┌─ Data to use

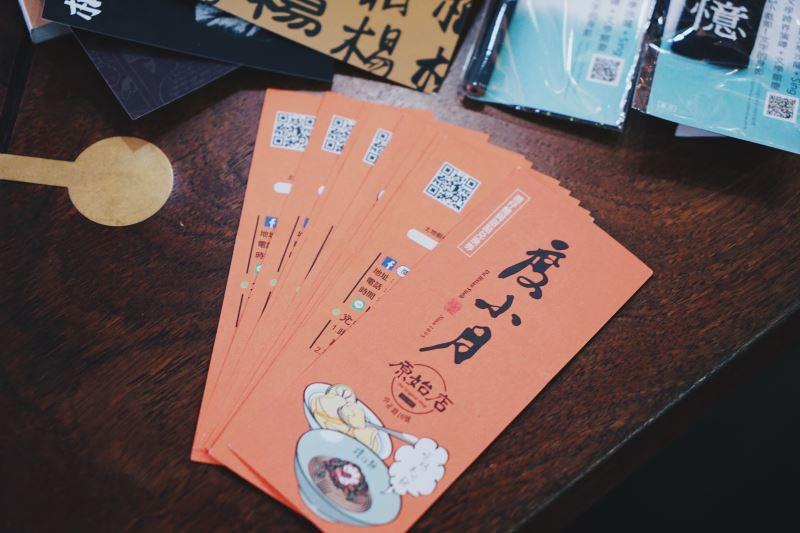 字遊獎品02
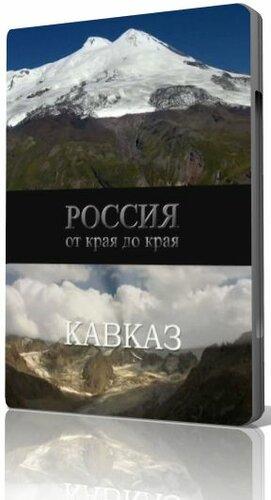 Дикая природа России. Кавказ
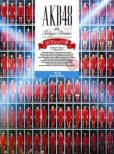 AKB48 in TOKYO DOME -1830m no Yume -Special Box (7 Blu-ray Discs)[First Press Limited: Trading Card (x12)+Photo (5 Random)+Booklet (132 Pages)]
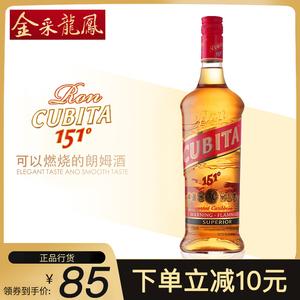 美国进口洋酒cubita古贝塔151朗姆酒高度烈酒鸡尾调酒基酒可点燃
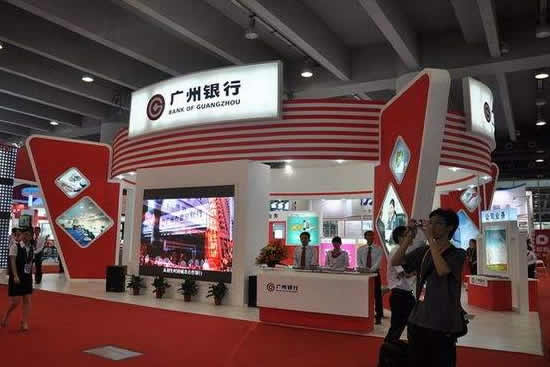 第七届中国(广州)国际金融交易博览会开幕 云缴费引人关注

└─

== Exercise ==
Write out all the material verbatim, images excluded.

== Response to this task ==
 字遊獎品02
 Дикая природа России. Кавказ
 AKB48 in TOKYO DOME -1830m no Yume -Special Box (7 Blu-ray Discs)[First Press Limited: Trading Card (x12)+Photo (5 Random)+Booklet (132 Pages)]
 美国进口洋酒cubita古贝塔151朗姆酒高度烈酒鸡尾调酒基酒可点燃
 第七届中国(广州)国际金融交易博览会开幕 云缴费引人关注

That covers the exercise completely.